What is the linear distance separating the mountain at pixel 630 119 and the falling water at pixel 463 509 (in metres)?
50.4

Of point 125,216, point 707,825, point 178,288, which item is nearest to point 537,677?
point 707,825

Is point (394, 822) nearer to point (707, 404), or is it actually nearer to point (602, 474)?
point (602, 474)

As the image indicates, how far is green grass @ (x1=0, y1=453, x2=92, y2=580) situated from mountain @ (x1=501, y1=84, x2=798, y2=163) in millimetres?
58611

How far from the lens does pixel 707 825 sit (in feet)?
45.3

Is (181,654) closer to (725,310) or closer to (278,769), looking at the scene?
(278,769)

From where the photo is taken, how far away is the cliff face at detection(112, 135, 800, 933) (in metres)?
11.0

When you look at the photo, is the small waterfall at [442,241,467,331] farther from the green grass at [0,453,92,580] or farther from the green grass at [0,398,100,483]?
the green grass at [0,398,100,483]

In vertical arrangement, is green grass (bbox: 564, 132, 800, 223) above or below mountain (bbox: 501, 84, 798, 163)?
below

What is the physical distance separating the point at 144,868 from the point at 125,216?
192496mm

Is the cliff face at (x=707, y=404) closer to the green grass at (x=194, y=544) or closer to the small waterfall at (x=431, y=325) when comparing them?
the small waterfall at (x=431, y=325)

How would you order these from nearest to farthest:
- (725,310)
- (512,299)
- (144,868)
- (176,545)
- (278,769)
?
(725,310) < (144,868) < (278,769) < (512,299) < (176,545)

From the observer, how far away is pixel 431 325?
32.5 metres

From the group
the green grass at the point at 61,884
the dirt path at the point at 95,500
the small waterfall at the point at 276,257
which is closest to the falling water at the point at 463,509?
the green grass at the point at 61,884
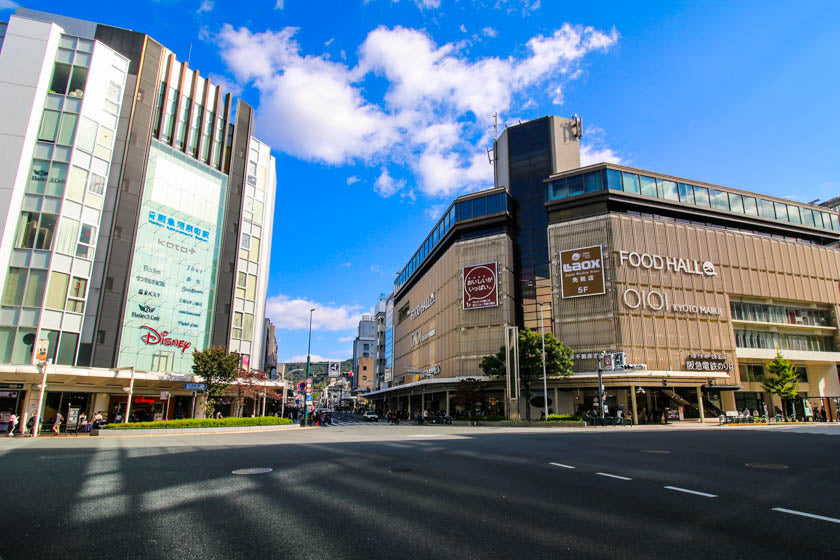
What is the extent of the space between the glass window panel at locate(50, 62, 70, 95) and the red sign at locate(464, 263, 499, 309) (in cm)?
4515

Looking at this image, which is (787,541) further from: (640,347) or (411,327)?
(411,327)

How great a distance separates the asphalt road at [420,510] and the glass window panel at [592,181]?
164ft

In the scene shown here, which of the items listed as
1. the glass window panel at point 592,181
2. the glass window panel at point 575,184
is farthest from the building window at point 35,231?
the glass window panel at point 592,181

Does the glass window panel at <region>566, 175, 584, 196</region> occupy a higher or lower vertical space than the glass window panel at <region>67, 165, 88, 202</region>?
higher

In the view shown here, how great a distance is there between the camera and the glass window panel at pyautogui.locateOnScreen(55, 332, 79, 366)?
3244 cm

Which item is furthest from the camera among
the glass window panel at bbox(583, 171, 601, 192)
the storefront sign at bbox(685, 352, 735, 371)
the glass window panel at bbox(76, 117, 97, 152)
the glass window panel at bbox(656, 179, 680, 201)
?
the glass window panel at bbox(656, 179, 680, 201)

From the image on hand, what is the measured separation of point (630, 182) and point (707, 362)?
2374 centimetres

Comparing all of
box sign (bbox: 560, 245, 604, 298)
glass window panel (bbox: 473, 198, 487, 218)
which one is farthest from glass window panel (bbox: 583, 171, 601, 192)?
glass window panel (bbox: 473, 198, 487, 218)

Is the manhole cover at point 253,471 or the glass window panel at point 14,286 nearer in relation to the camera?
the manhole cover at point 253,471

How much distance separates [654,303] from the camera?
5369 centimetres

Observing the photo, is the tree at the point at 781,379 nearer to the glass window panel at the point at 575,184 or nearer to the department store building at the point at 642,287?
the department store building at the point at 642,287

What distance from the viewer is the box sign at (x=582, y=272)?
54125 mm

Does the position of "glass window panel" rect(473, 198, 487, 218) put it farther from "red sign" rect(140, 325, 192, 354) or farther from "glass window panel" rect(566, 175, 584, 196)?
"red sign" rect(140, 325, 192, 354)

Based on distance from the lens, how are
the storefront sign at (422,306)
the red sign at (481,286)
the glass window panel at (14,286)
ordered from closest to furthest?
the glass window panel at (14,286), the red sign at (481,286), the storefront sign at (422,306)
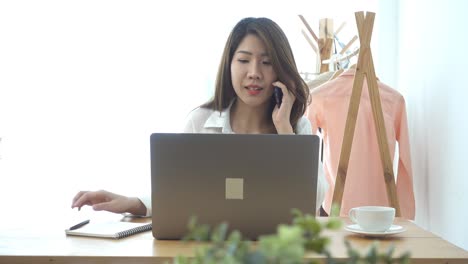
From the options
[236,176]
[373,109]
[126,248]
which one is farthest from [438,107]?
[126,248]

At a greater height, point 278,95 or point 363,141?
point 278,95

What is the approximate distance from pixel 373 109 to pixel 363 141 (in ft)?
0.64

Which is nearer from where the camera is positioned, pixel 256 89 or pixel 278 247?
pixel 278 247

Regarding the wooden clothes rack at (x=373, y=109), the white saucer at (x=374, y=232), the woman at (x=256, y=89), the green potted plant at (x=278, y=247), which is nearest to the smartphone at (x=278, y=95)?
the woman at (x=256, y=89)

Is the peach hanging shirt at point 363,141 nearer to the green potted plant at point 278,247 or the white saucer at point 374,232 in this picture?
the white saucer at point 374,232

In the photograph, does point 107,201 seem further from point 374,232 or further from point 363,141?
point 363,141

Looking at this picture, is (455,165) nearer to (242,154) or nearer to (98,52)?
(242,154)

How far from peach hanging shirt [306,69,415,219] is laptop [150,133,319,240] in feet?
4.53

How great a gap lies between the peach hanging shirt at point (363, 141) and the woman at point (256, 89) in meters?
0.53

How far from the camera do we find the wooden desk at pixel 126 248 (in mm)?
1286

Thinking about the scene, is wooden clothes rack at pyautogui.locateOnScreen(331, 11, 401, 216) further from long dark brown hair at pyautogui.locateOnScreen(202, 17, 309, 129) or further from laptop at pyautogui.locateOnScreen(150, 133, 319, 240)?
laptop at pyautogui.locateOnScreen(150, 133, 319, 240)

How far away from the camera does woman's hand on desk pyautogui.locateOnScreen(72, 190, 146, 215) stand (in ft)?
5.40

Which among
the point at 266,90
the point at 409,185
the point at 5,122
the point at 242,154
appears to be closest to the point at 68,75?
the point at 5,122

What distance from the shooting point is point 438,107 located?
2627mm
---
◆ Exercise requirements:
Could you reproduce the whole listing above word for word, leaving out the pictures?

◆ Solution to this exercise:
What is the linear distance separating the mountain at pixel 630 119 and the falling water at pixel 463 509 (in metres)?
50.4

Of point 125,216, point 707,825, point 178,288, which item is nearest to point 537,677?
point 707,825

Is point (394, 822) nearer to point (707, 404), or is it actually nearer to point (602, 474)?
point (602, 474)

As the image indicates, how far is green grass @ (x1=0, y1=453, x2=92, y2=580) situated from mountain @ (x1=501, y1=84, x2=798, y2=163) in millimetres?
58611

How far from the lens does pixel 707 825 sit (in feet)?
45.3

Is (181,654) closer to (725,310) or closer to (278,769), looking at the scene?
(278,769)

From where the photo is taken, how far away is the cliff face at detection(112, 135, 800, 933) (in metres)?
11.0

When you look at the photo, is the small waterfall at [442,241,467,331] farther from the green grass at [0,453,92,580] or farther from the green grass at [0,398,100,483]?
the green grass at [0,398,100,483]

In vertical arrangement, is green grass (bbox: 564, 132, 800, 223) above or below mountain (bbox: 501, 84, 798, 163)?
below

What is the physical distance separating the point at 144,868 from the point at 125,216?
192496mm

Is the cliff face at (x=707, y=404) closer to the green grass at (x=194, y=544) or closer to the small waterfall at (x=431, y=325) when comparing them?
the small waterfall at (x=431, y=325)

How would you order these from nearest to farthest:
- (725,310)
- (512,299)
- (144,868)
- (176,545)
- (278,769)
?
(725,310) < (144,868) < (278,769) < (512,299) < (176,545)

From the observer, how far away is pixel 431 325?
32.5 metres

From the group
the green grass at the point at 61,884
the dirt path at the point at 95,500
the small waterfall at the point at 276,257
which is closest to the falling water at the point at 463,509?
the green grass at the point at 61,884
What is the extent of the space between the glass window panel at locate(50, 62, 70, 95) and the red sign at locate(464, 263, 499, 309) (in cm)?
4515

Looking at this image, which is (787,541) further from: (640,347) or (411,327)?
(411,327)

How great a distance separates the asphalt road at [420,510] and the glass window panel at [592,181]?
164ft

In the scene shown here, which of the items listed as
1. the glass window panel at point 592,181
2. the glass window panel at point 575,184
is farthest from the building window at point 35,231?
the glass window panel at point 592,181

Does the glass window panel at <region>566, 175, 584, 196</region> occupy a higher or lower vertical space than the glass window panel at <region>67, 165, 88, 202</region>?
higher

In the view shown here, how great a distance is there between the camera and the glass window panel at pyautogui.locateOnScreen(55, 332, 79, 366)?
3244 cm

Which item is furthest from the camera among
the glass window panel at bbox(583, 171, 601, 192)
the storefront sign at bbox(685, 352, 735, 371)
the glass window panel at bbox(76, 117, 97, 152)
the glass window panel at bbox(656, 179, 680, 201)
?
the glass window panel at bbox(656, 179, 680, 201)

From the image on hand, what is the measured separation of point (630, 182) and point (707, 362)?
2374 centimetres

Comparing all of
box sign (bbox: 560, 245, 604, 298)
glass window panel (bbox: 473, 198, 487, 218)
which one is farthest from glass window panel (bbox: 583, 171, 601, 192)?
glass window panel (bbox: 473, 198, 487, 218)

Is the manhole cover at point 253,471 or the glass window panel at point 14,286 nearer in relation to the camera?
the manhole cover at point 253,471

How much distance separates [654,303] from the camera?
5369 centimetres

Observing the photo, is the tree at the point at 781,379 nearer to the glass window panel at the point at 575,184 or nearer to the department store building at the point at 642,287?
the department store building at the point at 642,287

What distance from the viewer is the box sign at (x=582, y=272)?
54125 mm

Does the position of "glass window panel" rect(473, 198, 487, 218) put it farther from "red sign" rect(140, 325, 192, 354) or farther from "glass window panel" rect(566, 175, 584, 196)?
"red sign" rect(140, 325, 192, 354)

Based on distance from the lens, how are
the storefront sign at (422,306)
the red sign at (481,286)
the glass window panel at (14,286)
ordered from closest to furthest?
the glass window panel at (14,286), the red sign at (481,286), the storefront sign at (422,306)
From the options
[236,176]
[373,109]
[126,248]
which one is farthest from [438,107]?
[126,248]

At a greater height, point 278,95 or point 363,141?
point 278,95

What is the approximate distance from pixel 373 109 to pixel 363 141 (in ft)?
0.64

Which is nearer from where the camera is positioned, pixel 256 89 or pixel 278 247?
pixel 278 247

Regarding the wooden clothes rack at (x=373, y=109), the white saucer at (x=374, y=232), the woman at (x=256, y=89), the green potted plant at (x=278, y=247), which is nearest to the smartphone at (x=278, y=95)?
the woman at (x=256, y=89)

Is the peach hanging shirt at point 363,141 nearer to the green potted plant at point 278,247 or the white saucer at point 374,232 in this picture?
the white saucer at point 374,232

In the photograph, does point 107,201 seem further from point 374,232 or further from point 363,141?
point 363,141

Looking at this picture, is (455,165) nearer to (242,154) or nearer to (98,52)?
(242,154)

How far from peach hanging shirt [306,69,415,219] is laptop [150,133,319,240] in feet?
4.53

How great a gap lies between the peach hanging shirt at point (363, 141) and the woman at point (256, 89) in meters?
0.53

How far from the camera do we find the wooden desk at pixel 126 248 (in mm)?
1286

Thinking about the scene, is wooden clothes rack at pyautogui.locateOnScreen(331, 11, 401, 216) further from long dark brown hair at pyautogui.locateOnScreen(202, 17, 309, 129) or further from laptop at pyautogui.locateOnScreen(150, 133, 319, 240)?
laptop at pyautogui.locateOnScreen(150, 133, 319, 240)

How far away from the camera does woman's hand on desk pyautogui.locateOnScreen(72, 190, 146, 215) stand (in ft)?
5.40

Which among
the point at 266,90
the point at 409,185
the point at 5,122
the point at 242,154
appears to be closest to the point at 68,75?
the point at 5,122

What distance from the shooting point is point 438,107 located?
2627mm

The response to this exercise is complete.